The basis of our economic system is the free market. Goods and services, and hospitals offer both goods and services, are bargained for in the marketplace. Good products and services are more highly sought after and can command a higher price. Bad products and services have to charge less. Sometimes, even with lower prices, they cannot find a buyer and are pushed out of the market. The consumer is rewarded with good products and services at fair prices. The free market no longer works when it comes to hospital prices.
There is a lot wrong with our health care delivery system. We spend more money per person on health care than any other country in the world and yet our outcomes are well down the list of the best countries. Not only do we get so little for our money, we don’t even provide health care to all our citizens. By virtue of a historical accident during and soon after WWII, we developed a system in which health insurance was provided by employers. No job, no health insurance. As health care has become more expensive, many employers have either dropped health insurance as a benefit or required employees to bear a greater share of the costs. So now, even among people who have jobs, many don’t have health insurance.
The high cost of health care is creating an unsustainable burden on our system of employer-provided health insurance. The high cost of hospital care is a main driver of the ever-increasing cost of health care. Why is hospital care so expensive? Why doesn’t the free market deliver us good care at reasonable prices?

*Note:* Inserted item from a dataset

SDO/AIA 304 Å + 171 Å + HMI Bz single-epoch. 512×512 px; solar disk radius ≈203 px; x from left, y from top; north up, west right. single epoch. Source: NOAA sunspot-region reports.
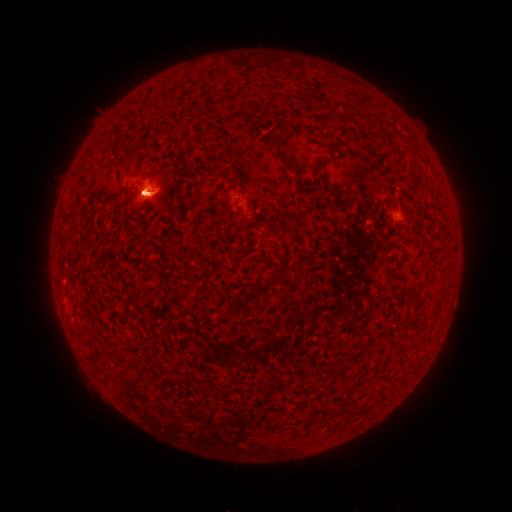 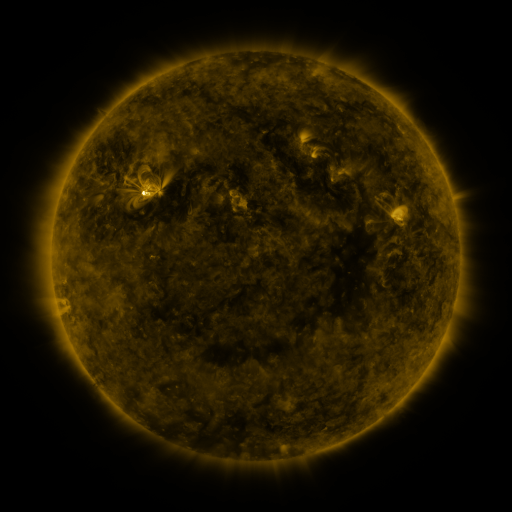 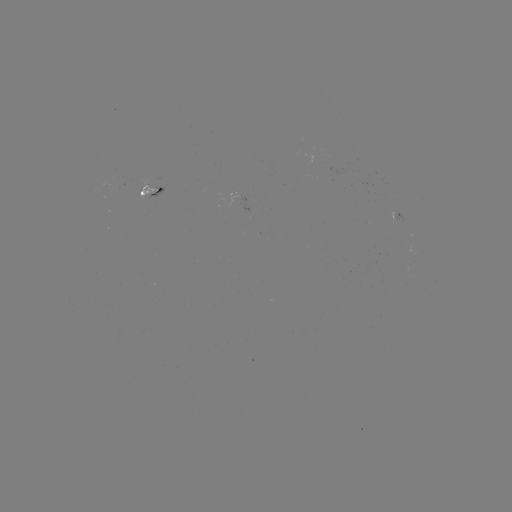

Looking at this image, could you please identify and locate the spotted active region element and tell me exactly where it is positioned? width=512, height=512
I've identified spotted active region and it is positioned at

There are two main reasons the system is broken. The first is the pattern of consolidation among hospitals. In Arizona, our largest employer is Banner Health. It also operates about half of the hospitals in the state. The ones that are not Banner hospitals are usually operated by some other system that has multiple hospitals. The more consolidation that takes place, the fewer hospital competitors there are in the market. Basic economic theory applies here. The fewer competitors in the marketplace, the less competition and less competition means prices will be higher. The RAND study, and every other study of the subject, has found that the more hospital consolidation there is in a given market, the higher are the prices charged by hospitals there.
Health insurers that negotiate with hospital chains find them less willing to negotiate prices. They can and do adopt a “take it or leave it” approach. If there is nowhere else the health insurer can send its insureds for hospital care, it has no leverage and must accept whatever rates the hospital chain wants to charge.
The second main reason the system is broken is secrecy. For a free market to function, buyers must be able to compare prices. If a buyer does not know what sellers are charging for a particular product, there is no way the buyer can choose the best price. Hospitals, and especially hospital chains, treat their negotiations with health insurers as trade secrets. Once a deal is reached between a health insurer and a hospital, the hospital insists that the deal be kept confidential. Health insurers do not know what prices are available in the market and, therefore, cannot choose the best option. They are forced to negotiate in the dark.
Medicare, on the other hand, is the elephant in the room. Given the number of people covered by Medicare, even large hospital chains cannot afford to refuse Medicare patients. They are too large a portion of the population. Medicare studies the cost of hospital goods and services and sets what it considers to be a fair price. Now the shoe is on the other foot and the hospital must take what Medicare offers or refuse Medicare patients. Of course, hospitals claim that the prices set by Medicare are too low and explain that is why they charge private health insurers so much more.
The inability of private health insurers to get anywhere near the deal Medicare gets is creating pressure for some sort of change in the way we as a society deliver and price health care. Some proposed changes are relatively minor. Other changes are more radical. “Medicare for All” is an example of the far end of the spectrum. However it happens, the current system is broken and unsustainable and has to change. It will be up to Congress to pass legislation to force change. Legislation, of course, means lobbying and the hospital chains are very effective at it. Hopefully, good change is coming.